=== Requirement ===
Everything in the data must be repeated exactly, apart from the pictures, which are left out.

Start of Supplied data

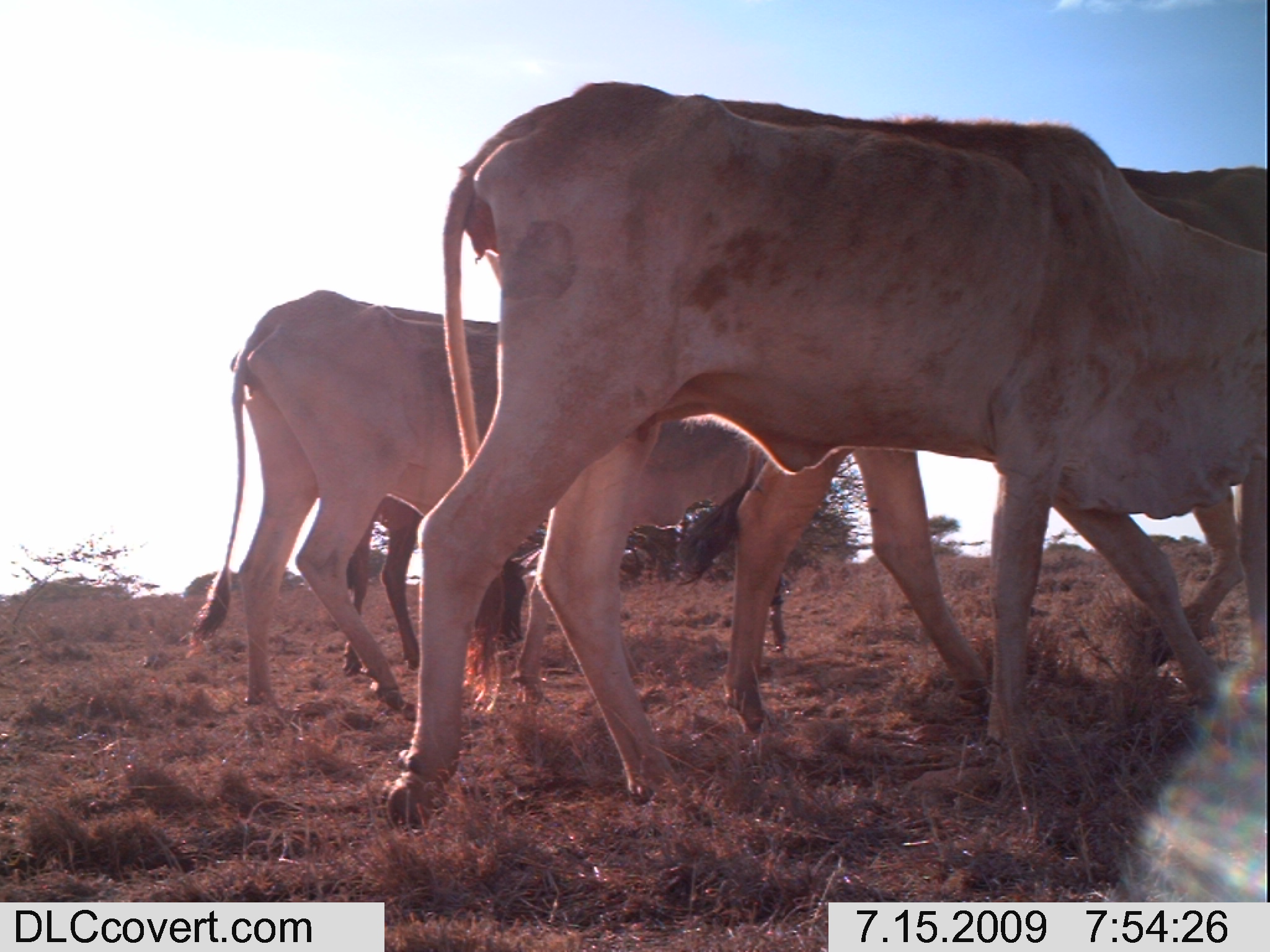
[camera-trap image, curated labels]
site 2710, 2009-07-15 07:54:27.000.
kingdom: Animalia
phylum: Chordata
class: Mammalia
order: Artiodactyla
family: Bovidae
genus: Bos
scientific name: Bos taurus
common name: domestic cattle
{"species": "Bos taurus (domestic cattle)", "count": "4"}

End of Supplied data

=== Written reply ===
[camera-trap image, curated labels]
site 2710, 2009-07-15 07:54:27.000.
kingdom: Animalia
phylum: Chordata
class: Mammalia
order: Artiodactyla
family: Bovidae
genus: Bos
scientific name: Bos taurus
common name: domestic cattle
{"species": "Bos taurus (domestic cattle)", "count": "4"}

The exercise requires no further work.